* TEXT BLOCK:
━━━━━━

He became a sceptic when he taught a course on physical science and found the textbook presented the "alarmist line on man-made global warming without question".

"To me that made a mockery of the history of science presented in the course, which featured several examples of how mainstream scientific thinking has been wrong in the past."

The Intergovernmental Panel of Climate Change says the earth has effectively developed an allergy to CO2. The effect of a tiny amount of CO2 in the atmosphere is amplified by water vapour and clouds - in a positive feedback loop which enhances the climate's sensitivity to extra CO2 and causes "runaway global warming". That is the big Intergovernmental Panel on Climate Change hypothesis.

Alexander explains the three problems with the hypothesis.

━━━━━━

(Image-and-question rows)
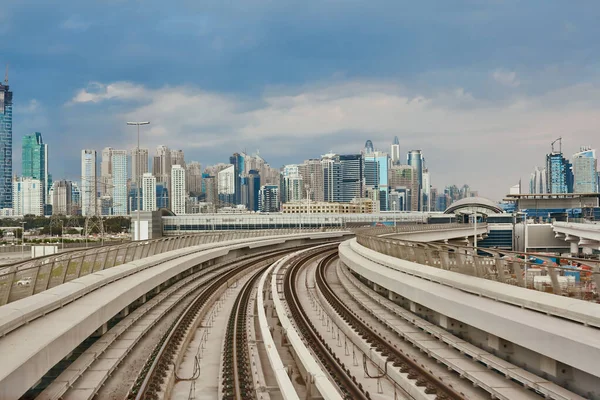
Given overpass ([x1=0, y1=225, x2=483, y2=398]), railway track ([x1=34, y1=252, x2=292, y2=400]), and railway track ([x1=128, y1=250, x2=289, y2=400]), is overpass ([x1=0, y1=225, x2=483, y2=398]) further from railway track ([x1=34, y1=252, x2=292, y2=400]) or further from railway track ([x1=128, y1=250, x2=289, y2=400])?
railway track ([x1=128, y1=250, x2=289, y2=400])

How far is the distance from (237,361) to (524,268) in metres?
5.47

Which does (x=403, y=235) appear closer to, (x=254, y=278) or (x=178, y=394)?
(x=254, y=278)

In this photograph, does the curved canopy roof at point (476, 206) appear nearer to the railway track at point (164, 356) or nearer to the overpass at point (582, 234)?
the overpass at point (582, 234)

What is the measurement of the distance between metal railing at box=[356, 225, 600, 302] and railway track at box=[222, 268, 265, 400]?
16.6 ft

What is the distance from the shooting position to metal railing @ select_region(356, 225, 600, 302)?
27.1 feet

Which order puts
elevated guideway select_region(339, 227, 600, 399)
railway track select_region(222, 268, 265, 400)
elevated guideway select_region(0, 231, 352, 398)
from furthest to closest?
railway track select_region(222, 268, 265, 400), elevated guideway select_region(339, 227, 600, 399), elevated guideway select_region(0, 231, 352, 398)

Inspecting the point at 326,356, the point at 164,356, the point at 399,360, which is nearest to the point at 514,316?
the point at 399,360

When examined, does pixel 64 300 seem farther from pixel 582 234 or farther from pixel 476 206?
pixel 476 206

━━━━━━

* WRITTEN TASKS:
**a.** Format the rows as a numbered list, beginning with the line containing "Inspecting the point" and running through the final line of the rows, with blank lines omitted.
**b.** Resume the passage on the man-made global warming hypothesis, picking up after its final sentence.

* PER-TASK ANSWERS:
**a.**
1. Inspecting the point at 326,356, the point at 164,356, the point at 399,360, which is nearest to the point at 514,316?
2. the point at 399,360
3. When examined, does pixel 64 300 seem farther from pixel 582 234 or farther from pixel 476 206?
4. pixel 476 206

**b.**
First, recent satellite observations show cloud feedback to be a negative loop, that is, clouds reduce global warming, rather than amplify it in a positive feedback loop, as the panel's models predict. Second, the panel has used flawed data. It "stooped to trickery and rewrote history" to make the temperature and CO2 records correlate over the past 2000 years, creating the notorious "hockey stick" graph that wiped out the well-documented Medieval Warm Period (a warm spell about the year 1000) and Little Ice Age (cool period in about 1650). The graph relied on data from a few tree rings to estimate historic temperatures, which have since been shown to be inaccurate. The third problem for the panel hypothesis is that CO2 lags behind temperature in the Ice Age era, which has been explained by the delayed release of stored CO2 from oceans, but the panel model has CO2 and temperature rising together since 1850. "Either temperature and CO2 go up and down at the same time or they don't … You can't have it one way during the ice ages and another way today."

Alexander says data manipulation has been the panel's main tool of deception. For instance, it has ignored the bias in the modern temperature record caused by the "urban heat island effect" that inflates warming near cities.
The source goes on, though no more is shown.